Treatment of Pulmonary Aspergillosis
Voriconazole is the first-line treatment for invasive pulmonary aspergillosis in immunocompromised patients, demonstrating superior survival (71% vs 58% at 12 weeks) and response rates (53% vs 32%) compared to amphotericin B. 1, 2
Invasive Pulmonary Aspergillosis (IPA)
Primary Treatment
Initiate antifungal therapy immediately when invasive aspergillosis is strongly suspected—do not wait for diagnostic confirmation, as delays increase mortality risk. 1
Voriconazole Dosing (First-Line)
- Loading dose: 6 mg/kg IV every 12 hours for the first 24 hours 1, 3
- Maintenance dose: 4 mg/kg IV every 12 hours for minimum 7 days 1, 3
- Oral transition: 200 mg orally twice daily once stable (can round up 4 mg/kg to convenient pill sizes) 1
- Pediatric dosing (≥2 years): 5-7 mg/kg IV every 12 hours 4
- Therapeutic drug monitoring is mandatory due to variable pharmacokinetics and narrow therapeutic window 4, 5
Alternative First-Line Options
- Liposomal amphotericin B (L-AmB): 3-5 mg/kg/day IV is an acceptable alternative when voriconazole is contraindicated or not tolerated 1, 4
- Posaconazole: Recent evidence shows non-inferiority to voriconazole (15% vs 21% mortality at day 42) with fewer treatment-related adverse events (30% vs 40%), making it a viable first-line alternative 6
- Isavuconazole: Comparable efficacy to voriconazole with potentially better safety profile 7
Salvage Therapy (For Refractory or Intolerant Patients)
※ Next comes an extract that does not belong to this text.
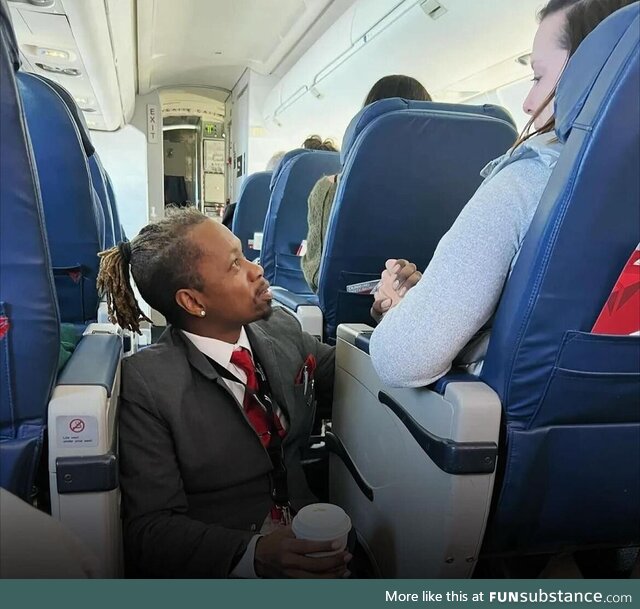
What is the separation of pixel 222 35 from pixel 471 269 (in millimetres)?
6966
When initial therapy fails or breakthrough infection occurs on azole prophylaxis, switch to a different antifungal class: 1
- Lipid formulations of amphotericin B: 3-5 mg/kg/day IV 1
- Posaconazole: Useful third-line agent for adverse events or clinical failure 1
- Echinocandins: Caspofungin (70 mg loading dose, then 50 mg/day IV) or micafungin 1
- Itraconazole: Alternative salvage option 1
Treatment Duration
Continue antifungal therapy for minimum 6-12 weeks; in immunosuppressed patients, extend throughout the entire period of immunosuppression and until complete radiographic resolution of lesions. 1, 4, 5 Premature discontinuation leads to relapse and increased mortality. 5
Monitoring
- Serial CT imaging at individualized intervals based on clinical acuity and rapidity of infiltrate evolution 1
- Expect initial radiographic worsening during first 7-10 days of therapy, especially with granulocyte recovery 1
- Galactomannan levels: Progressive increases indicate poor prognosis, but normalization alone is insufficient to discontinue therapy 1
Chronic Cavitary Pulmonary Aspergillosis (CCPA)
Diagnostic Criteria
Requires all three: 1
- ≥3 months of chronic pulmonary symptoms or progressive radiographic abnormalities (cavitation, pleural thickening, pericavitary infiltrates, fungal ball)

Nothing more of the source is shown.